■ Trecho do documento
↓↓↓
A professora de professores distancia-se dos professores novatos em sua fala. Claramente ocupando a posição hierárquica de quem observa e avalia, Taisa indica criticar o modo como os dois trabalhavam em dupla na sala de aula. Ao dizer que “eu acho que eles poderiam explorar mais”, a professora de professores indica que no lugar dos alunos professores faria de outra maneira, isto é, o seu “eu” difere-se dos outros. Glauco: “Eu sempre saía com a sensação de que eu poderia ter conseguido um pouco mais, no começo... aí conforme foi passando o tempo... aí foram falando que tinha que diminuir... você a Rúbia falou que pra não colocar... não dar tanta matéria para eles, né? E isso às vezes me incomodava... quando ia diminuindo e eu falava ‘uma aula só para isso?’...”

O professor novato define-se em oposição à professora de professores e à professora colaboradora. Glauco declara-se incomodado pelas orientações de ambas para que reduzissem a quantidade de matéria trabalhada em cada aula, porém, apesar de discordar discursivamente, parece ter cedido às sugestões das mais experientes. Ou seja, se não pertencesse aquele grupo de professores, no qual neste momento desempenhava o papel de novato, Glauco provavelmente teria outras atitudes.

Definir-se através da contradição com o outro aparece nestas falas através de um sentido negativo ao que o outro faz nas falas de três dos quatro professores. Apenas a professora colaboradora vê a atitude diferente que o outro tem como algo positivo, isto é, ela não tem as mesmas atitudes dos professores novatos ao ensinar a habilidade oral em língua inglesa, porém é capaz de admirar o que eles fazem. A fala de Rúbia pode ilustrar as regras tácitas que permearam a atividade colaborativa de professores: a professora colaboradora como quem pode aprender a fazer melhor, os professores novatos como quem sabe fazer melhor e a professora formadora como quem avalia as ações. De maneira geral, podemos dizer que esses “eus” de alguma forma ressignificaram seus papéis historicamente definidos, isso porque visualizamos a professora colaboradora como aprendiz e os professores novatos assumindo o papel daqueles que ensinam.

C) Eu sou com o outro A última categoria traz excertos que evidenciam o sentimento de identificação coletiva entre os professores deste grupo. Apesar de serem indivíduos complemente distintos devido à própria multiplicidade do ser humano, em suas falas os professores conseguem definir suas identidades através do reconhecimento de si no “eu” alheio. Glauco: “...então a gente sempre foi bem... bem parceiro... o fato de ter alguém do seu lado dá mais confiança de dar aula porque você sabe que você não está sozinho... quando você precisa, você pode contar... então foi importante também...”
↑↑↑
■ Seção de dados
↓↓↓
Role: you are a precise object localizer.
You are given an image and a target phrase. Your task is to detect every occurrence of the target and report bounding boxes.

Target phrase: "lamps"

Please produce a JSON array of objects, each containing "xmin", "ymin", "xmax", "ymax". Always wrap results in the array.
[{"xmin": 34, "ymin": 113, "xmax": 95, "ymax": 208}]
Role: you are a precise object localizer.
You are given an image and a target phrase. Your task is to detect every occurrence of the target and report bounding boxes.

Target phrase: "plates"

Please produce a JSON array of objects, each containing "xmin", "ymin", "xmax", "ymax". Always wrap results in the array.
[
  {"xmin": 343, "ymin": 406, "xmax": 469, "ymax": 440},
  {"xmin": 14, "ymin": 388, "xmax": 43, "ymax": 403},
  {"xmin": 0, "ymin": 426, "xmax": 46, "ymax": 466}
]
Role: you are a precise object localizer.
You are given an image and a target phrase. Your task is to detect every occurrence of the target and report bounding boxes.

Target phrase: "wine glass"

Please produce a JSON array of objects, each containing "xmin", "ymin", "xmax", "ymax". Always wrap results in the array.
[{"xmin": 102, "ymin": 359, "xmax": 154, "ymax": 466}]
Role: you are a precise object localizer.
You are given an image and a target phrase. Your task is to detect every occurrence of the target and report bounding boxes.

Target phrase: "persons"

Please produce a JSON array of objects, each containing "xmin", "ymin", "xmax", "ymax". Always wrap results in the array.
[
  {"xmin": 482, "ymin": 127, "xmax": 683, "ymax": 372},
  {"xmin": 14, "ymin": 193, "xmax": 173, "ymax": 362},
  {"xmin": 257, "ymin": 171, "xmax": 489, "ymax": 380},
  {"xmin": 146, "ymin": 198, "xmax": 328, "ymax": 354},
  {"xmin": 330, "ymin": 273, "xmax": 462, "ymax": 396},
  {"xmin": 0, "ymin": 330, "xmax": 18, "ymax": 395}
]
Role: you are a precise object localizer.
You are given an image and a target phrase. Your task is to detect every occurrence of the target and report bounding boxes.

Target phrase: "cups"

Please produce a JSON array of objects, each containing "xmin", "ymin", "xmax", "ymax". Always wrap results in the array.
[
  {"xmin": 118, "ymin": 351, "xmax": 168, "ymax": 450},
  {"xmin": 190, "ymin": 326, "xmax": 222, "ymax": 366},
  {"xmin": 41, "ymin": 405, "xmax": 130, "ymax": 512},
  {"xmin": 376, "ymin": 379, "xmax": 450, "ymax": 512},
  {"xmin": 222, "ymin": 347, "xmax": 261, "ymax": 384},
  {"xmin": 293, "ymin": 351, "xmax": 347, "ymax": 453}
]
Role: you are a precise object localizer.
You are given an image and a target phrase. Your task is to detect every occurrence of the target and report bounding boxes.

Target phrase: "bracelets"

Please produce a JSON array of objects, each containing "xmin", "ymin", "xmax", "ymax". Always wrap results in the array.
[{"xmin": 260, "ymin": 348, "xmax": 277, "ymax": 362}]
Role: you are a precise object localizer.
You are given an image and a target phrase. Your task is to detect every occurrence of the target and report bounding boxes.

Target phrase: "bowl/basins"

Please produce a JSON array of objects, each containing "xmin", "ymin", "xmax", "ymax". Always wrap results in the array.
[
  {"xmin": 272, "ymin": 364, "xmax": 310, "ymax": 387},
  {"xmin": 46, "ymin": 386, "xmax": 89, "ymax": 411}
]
↑↑↑
■ Instruções e requisitos
Copie, sem nenhuma alteração, a passagem do trecho sobre formação de professores que começa em "O professor novato" e segue até "teria outras atitudes.".

■ Solução da tarefa
O professor novato define-se em oposição à professora de professores e à professora colaboradora. Glauco declara-se incomodado pelas orientações de ambas para que reduzissem a quantidade de matéria trabalhada em cada aula, porém, apesar de discordar discursivamente, parece ter cedido às sugestões das mais experientes. Ou seja, se não pertencesse aquele grupo de professores, no qual neste momento desempenhava o papel de novato, Glauco provavelmente teria outras atitudes.